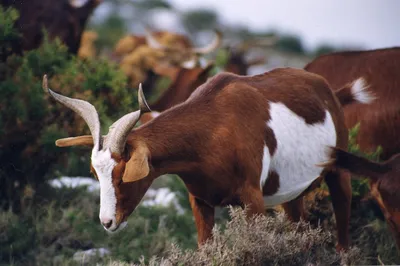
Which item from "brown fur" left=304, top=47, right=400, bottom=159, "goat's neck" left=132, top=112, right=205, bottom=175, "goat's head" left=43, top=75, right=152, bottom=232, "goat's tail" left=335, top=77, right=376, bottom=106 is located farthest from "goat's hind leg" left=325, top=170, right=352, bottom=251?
"goat's head" left=43, top=75, right=152, bottom=232

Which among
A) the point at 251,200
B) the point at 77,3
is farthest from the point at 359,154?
the point at 77,3

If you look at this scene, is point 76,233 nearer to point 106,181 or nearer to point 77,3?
point 106,181

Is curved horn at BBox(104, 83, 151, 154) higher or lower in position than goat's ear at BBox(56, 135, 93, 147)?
higher

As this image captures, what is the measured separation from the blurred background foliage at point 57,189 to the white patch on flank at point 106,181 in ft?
6.60

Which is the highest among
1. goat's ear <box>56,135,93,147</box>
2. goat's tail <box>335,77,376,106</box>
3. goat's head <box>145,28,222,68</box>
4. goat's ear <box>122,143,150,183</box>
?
goat's ear <box>122,143,150,183</box>

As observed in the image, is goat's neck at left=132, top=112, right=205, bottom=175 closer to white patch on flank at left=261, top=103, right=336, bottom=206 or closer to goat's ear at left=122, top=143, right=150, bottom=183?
goat's ear at left=122, top=143, right=150, bottom=183

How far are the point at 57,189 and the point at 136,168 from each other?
12.7 ft

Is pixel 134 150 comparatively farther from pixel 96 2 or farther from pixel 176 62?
pixel 176 62

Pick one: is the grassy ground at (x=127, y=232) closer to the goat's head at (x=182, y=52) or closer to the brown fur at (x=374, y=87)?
the brown fur at (x=374, y=87)

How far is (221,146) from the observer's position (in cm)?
766

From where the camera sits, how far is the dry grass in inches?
287

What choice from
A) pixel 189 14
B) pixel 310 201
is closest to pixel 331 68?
pixel 310 201

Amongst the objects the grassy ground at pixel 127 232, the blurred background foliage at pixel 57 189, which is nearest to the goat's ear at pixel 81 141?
the grassy ground at pixel 127 232

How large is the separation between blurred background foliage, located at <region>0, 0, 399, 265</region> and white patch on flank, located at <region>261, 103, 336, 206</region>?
4.84ft
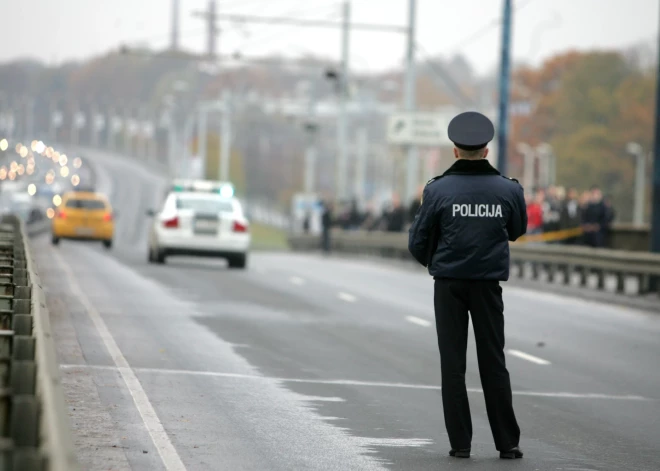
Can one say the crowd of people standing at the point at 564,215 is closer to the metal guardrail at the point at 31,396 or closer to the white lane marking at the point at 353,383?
the white lane marking at the point at 353,383

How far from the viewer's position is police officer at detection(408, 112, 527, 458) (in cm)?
896

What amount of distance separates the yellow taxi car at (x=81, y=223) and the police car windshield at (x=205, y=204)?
41.6 ft

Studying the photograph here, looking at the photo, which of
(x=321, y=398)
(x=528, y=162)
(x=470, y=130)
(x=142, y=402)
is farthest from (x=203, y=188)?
(x=528, y=162)

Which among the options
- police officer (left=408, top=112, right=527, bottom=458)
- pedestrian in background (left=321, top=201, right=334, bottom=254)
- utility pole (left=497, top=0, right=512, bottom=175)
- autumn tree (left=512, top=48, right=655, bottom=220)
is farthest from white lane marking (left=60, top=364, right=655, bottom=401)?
autumn tree (left=512, top=48, right=655, bottom=220)

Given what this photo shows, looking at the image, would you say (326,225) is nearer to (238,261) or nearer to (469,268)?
(238,261)

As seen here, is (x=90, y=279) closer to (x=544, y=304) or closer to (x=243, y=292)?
(x=243, y=292)

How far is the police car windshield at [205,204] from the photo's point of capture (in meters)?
33.3

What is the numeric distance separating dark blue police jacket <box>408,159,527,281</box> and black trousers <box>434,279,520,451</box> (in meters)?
0.09

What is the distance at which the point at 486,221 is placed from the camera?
902 centimetres

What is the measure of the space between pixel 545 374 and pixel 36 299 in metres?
Answer: 6.13

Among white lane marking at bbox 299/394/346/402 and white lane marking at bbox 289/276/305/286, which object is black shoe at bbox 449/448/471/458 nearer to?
white lane marking at bbox 299/394/346/402

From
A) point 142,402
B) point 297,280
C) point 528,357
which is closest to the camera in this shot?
point 142,402

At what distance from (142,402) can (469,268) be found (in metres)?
2.93

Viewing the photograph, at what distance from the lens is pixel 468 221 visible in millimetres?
9008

━━━━━━━━━━━━━━━━━━━━

* [What is expected] Transcribe the preceding listing in its entirety and with exact wording, leaving out pictures.

* [Full answer]
Which item from "brown fur" left=304, top=47, right=400, bottom=159, "goat's neck" left=132, top=112, right=205, bottom=175, "goat's head" left=43, top=75, right=152, bottom=232, "goat's tail" left=335, top=77, right=376, bottom=106 is located farthest from "goat's hind leg" left=325, top=170, right=352, bottom=251?
"goat's head" left=43, top=75, right=152, bottom=232

Which among
A) the point at 251,200
B) the point at 77,3
is farthest from the point at 359,154?
the point at 77,3

If you look at this scene, is point 76,233 nearer to point 106,181 or nearer to point 77,3?
point 106,181

Is curved horn at BBox(104, 83, 151, 154) higher or lower in position than goat's ear at BBox(56, 135, 93, 147)?
higher

As this image captures, what is the measured separation from the blurred background foliage at point 57,189 to the white patch on flank at point 106,181 in ft?
6.60

Which is the highest among
1. goat's ear <box>56,135,93,147</box>
2. goat's tail <box>335,77,376,106</box>
3. goat's head <box>145,28,222,68</box>
4. goat's ear <box>122,143,150,183</box>
?
goat's ear <box>122,143,150,183</box>

As observed in the image, is goat's neck at left=132, top=112, right=205, bottom=175 closer to white patch on flank at left=261, top=103, right=336, bottom=206 or closer to goat's ear at left=122, top=143, right=150, bottom=183?
goat's ear at left=122, top=143, right=150, bottom=183

How far are the point at 57,189 and the point at 136,168 from each other?
12.7 ft

Is pixel 134 150 comparatively farther from pixel 96 2 or farther from pixel 176 62?
pixel 176 62

Pick one: is the grassy ground at (x=127, y=232) closer to the goat's head at (x=182, y=52) or closer to the brown fur at (x=374, y=87)?
the brown fur at (x=374, y=87)

How far is (221,146) from the observer's position (in cm)?
766

From where the camera sits, how far is the dry grass in inches?
287

What choice from
A) pixel 189 14
B) pixel 310 201
is closest to pixel 331 68?
pixel 310 201

Amongst the objects the grassy ground at pixel 127 232, the blurred background foliage at pixel 57 189, which is nearest to the goat's ear at pixel 81 141?
the grassy ground at pixel 127 232

How large is the separation between blurred background foliage, located at <region>0, 0, 399, 265</region> and white patch on flank, located at <region>261, 103, 336, 206</region>?
4.84ft
Can one say the crowd of people standing at the point at 564,215 is closer to the metal guardrail at the point at 31,396 or closer to the white lane marking at the point at 353,383?
the white lane marking at the point at 353,383

How far from the viewer's position is police officer at detection(408, 112, 527, 458) (in cm)?
896

What amount of distance separates the yellow taxi car at (x=81, y=223) and the police car windshield at (x=205, y=204)?
41.6 ft

Studying the photograph here, looking at the photo, which of
(x=321, y=398)
(x=528, y=162)
(x=470, y=130)
(x=142, y=402)
is farthest from (x=203, y=188)?
(x=528, y=162)

Which among the options
- police officer (left=408, top=112, right=527, bottom=458)
- pedestrian in background (left=321, top=201, right=334, bottom=254)
- utility pole (left=497, top=0, right=512, bottom=175)
- autumn tree (left=512, top=48, right=655, bottom=220)
is farthest from white lane marking (left=60, top=364, right=655, bottom=401)?
autumn tree (left=512, top=48, right=655, bottom=220)

Given what this photo shows, looking at the image, would you say (326,225) is nearer to (238,261) or nearer to (469,268)?
(238,261)

As seen here, is (x=90, y=279) closer to (x=544, y=304) or closer to (x=243, y=292)?
(x=243, y=292)

How far is the police car windshield at [205,204] from the photo's point of capture (in meters)?
33.3

What is the numeric distance separating dark blue police jacket <box>408,159,527,281</box> and black trousers <box>434,279,520,451</box> (in meters)?
0.09

What is the distance at which the point at 486,221 is placed from the camera?
902 centimetres

What is the measure of the space between pixel 545 374 and pixel 36 299 in metres?
Answer: 6.13

Among white lane marking at bbox 299/394/346/402 and white lane marking at bbox 289/276/305/286, which object is black shoe at bbox 449/448/471/458 nearer to?
white lane marking at bbox 299/394/346/402

From
A) point 142,402
B) point 297,280
C) point 528,357
which is closest to the camera in this shot?
point 142,402

At what distance from (142,402) can (469,268) be found (in metres)?
2.93

Viewing the photograph, at what distance from the lens is pixel 468 221 visible in millimetres?
9008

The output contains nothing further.